Published online Jan 17, 2012. doi:  10.1073/pnas.1121162109
PMCID: PMC3277134
Neuroscience

Reduction of dendritic spines and elevation of GABAergic signaling in the brains of mice treated with an estrogen receptor β ligand

Abstract

An estrogen receptor (ER) β ligand (LY3201) with a preference for ERβ over ERα was administered in s.c. pellets releasing 0.04 mg/d. The brains of these mice were examined 3 d after treatment had begun. Although estradiol-17β is known to increase spine density and glutaminergic signaling, as measured by Golgi staining, a clear reduction in spines was evident on the dendritic branches in LY3201-treated mice but no morphological alteration and no difference in the number of dendritic spines on dendritic stems were observed. In the LY3201-treatment group, there was higher expression of glutamic acid decarboxylase (GAD) in layer V of cortex and in the CA1 of hippocampus, more GAD+ terminals surrounding the pyramidal neurons and less glutamate receptor (NMDAR) on the neurons in layer V. There were no alterations in expression of Iba1 or in Olig2 or CNPase. However, GFAP+ astrocytes were increased in the LY3201-treatment group. There were also more projections characteristic of activated astrocytes and increased expression of glutamine synthetase (GS). No expression of ERβ was detectable in the nuclei of astrocytes. Clearly, LY3201 caused a shift in the balance between excitatory and inhibitory neurotransmission in favor of inhibition. This shift was due in part to increased synthesis of GABA and increased removal of glutamate from the synaptic cleft by astrocytes. The data reveal that treatment with a selective ERβ agonist results in changes opposite to those reported in estradiol-17β–treated mice and suggests that ERα and ERβ play opposing roles in the brain.

Keywords: neurotransmitter, glutamate toxicity, cerebral cortex, hippocampus

Of the two estrogen receptors (ERs), ERα appears to be the major player in regulating the reproductive system, whereas both receptors ERα and ERβ are involved in regulation of mood and affective disorders (1, 2). Several studies show that ERα activation is anxiogenic (35), whereas ERβ activation is anxiolytic and controls expression of fear and anxiety-like behaviors (69). Not surprisingly, estradiol (E2), which binds equally well to ERα and ERβ, has unpredictable effects on abnormal psychiatric behaviors, depending on dose, treatment regimens, or animal models (1013). In hippocampal cultures both exogenous (E2) treatment and locally synthesized E2 up-regulate ERα and down-regulate ERβ expression (14). Thus, E2 has unpredictable effects on the balance between anxiogenic and anxiolytic effects, in part because E2 has opposite effects on ERα and ERβ (15). Using subtype-selective ligands, we can begin to study the outcome of selective activation or inhibition of a particular receptor subtype involved in different behaviors.

• **RECORD SET**
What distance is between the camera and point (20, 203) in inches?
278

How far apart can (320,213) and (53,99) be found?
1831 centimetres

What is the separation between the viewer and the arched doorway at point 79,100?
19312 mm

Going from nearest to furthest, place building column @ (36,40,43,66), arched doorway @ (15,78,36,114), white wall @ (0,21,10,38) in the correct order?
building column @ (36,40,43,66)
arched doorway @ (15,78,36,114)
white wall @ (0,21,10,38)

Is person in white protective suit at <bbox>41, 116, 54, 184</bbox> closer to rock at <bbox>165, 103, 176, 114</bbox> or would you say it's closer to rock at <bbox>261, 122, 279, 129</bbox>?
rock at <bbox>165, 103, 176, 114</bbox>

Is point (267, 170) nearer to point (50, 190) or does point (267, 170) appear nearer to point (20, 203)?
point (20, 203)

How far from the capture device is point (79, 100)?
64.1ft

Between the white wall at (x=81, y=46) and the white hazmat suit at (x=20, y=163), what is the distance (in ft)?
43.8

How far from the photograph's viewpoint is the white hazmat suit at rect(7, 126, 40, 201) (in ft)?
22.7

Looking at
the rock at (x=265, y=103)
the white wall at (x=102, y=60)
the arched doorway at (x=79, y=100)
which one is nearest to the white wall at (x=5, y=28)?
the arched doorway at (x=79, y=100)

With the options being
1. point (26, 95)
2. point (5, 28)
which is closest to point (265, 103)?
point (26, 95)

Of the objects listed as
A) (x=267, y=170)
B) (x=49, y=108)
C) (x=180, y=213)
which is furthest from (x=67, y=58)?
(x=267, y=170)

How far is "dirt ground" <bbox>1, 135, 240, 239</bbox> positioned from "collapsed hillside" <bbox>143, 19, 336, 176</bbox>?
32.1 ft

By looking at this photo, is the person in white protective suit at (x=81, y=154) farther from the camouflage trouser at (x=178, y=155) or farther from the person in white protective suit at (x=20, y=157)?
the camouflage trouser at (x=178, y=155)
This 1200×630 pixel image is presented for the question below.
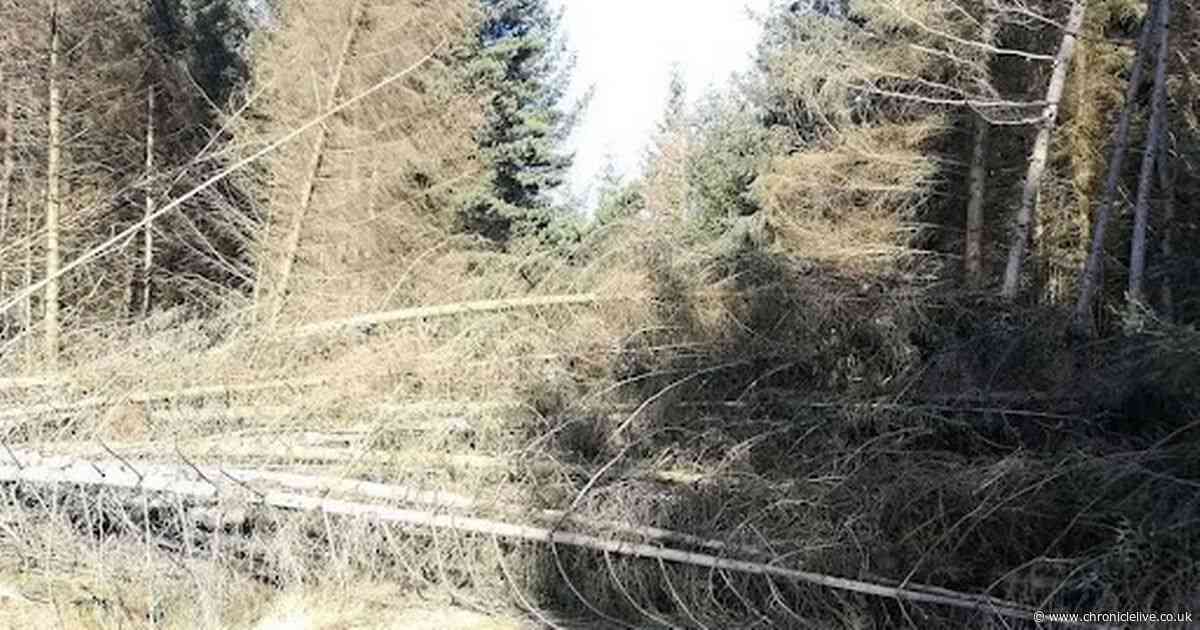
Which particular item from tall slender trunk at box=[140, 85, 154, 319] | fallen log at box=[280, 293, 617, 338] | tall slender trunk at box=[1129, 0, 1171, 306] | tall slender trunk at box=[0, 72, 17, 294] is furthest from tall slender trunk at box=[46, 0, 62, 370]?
tall slender trunk at box=[1129, 0, 1171, 306]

• **WORK REQUEST 1**
Condense the paragraph of the estrogen receptor article beginning "Of the two estrogen receptors" into a bulleted list that keeps its main facts.
• **WORK REQUEST 2**
According to the estrogen receptor article, how much LY3201 per day did the s.c. pellets release?
The data have no connection to the estrogen receptor article.

• **YOUR RESPONSE 1**
- ERα appears to be the main regulator of the reproductive system, while both ERα and ERβ are involved in regulating mood and affective disorders.
- ERα activation is anxiogenic. ERβ activation is anxiolytic and controls fear and anxiety-like behaviors.
- Estradiol (E2) binds equally well to both receptors. Its effects on abnormal psychiatric behaviors are unpredictable and depend on dose, treatment regimen, or animal model.
- In hippocampal cultures, both exogenous and locally synthesized E2 up-regulate ERα and down-regulate ERβ.
- E2's effects on the balance between anxiogenic and anxiolytic effects are therefore unpredictable, partly because E2 acts in opposite ways on the two receptors.
- Subtype-selective ligands make it possible to study selective activation or inhibition of a single receptor subtype.

• **YOUR RESPONSE 2**
0.04 mg per day.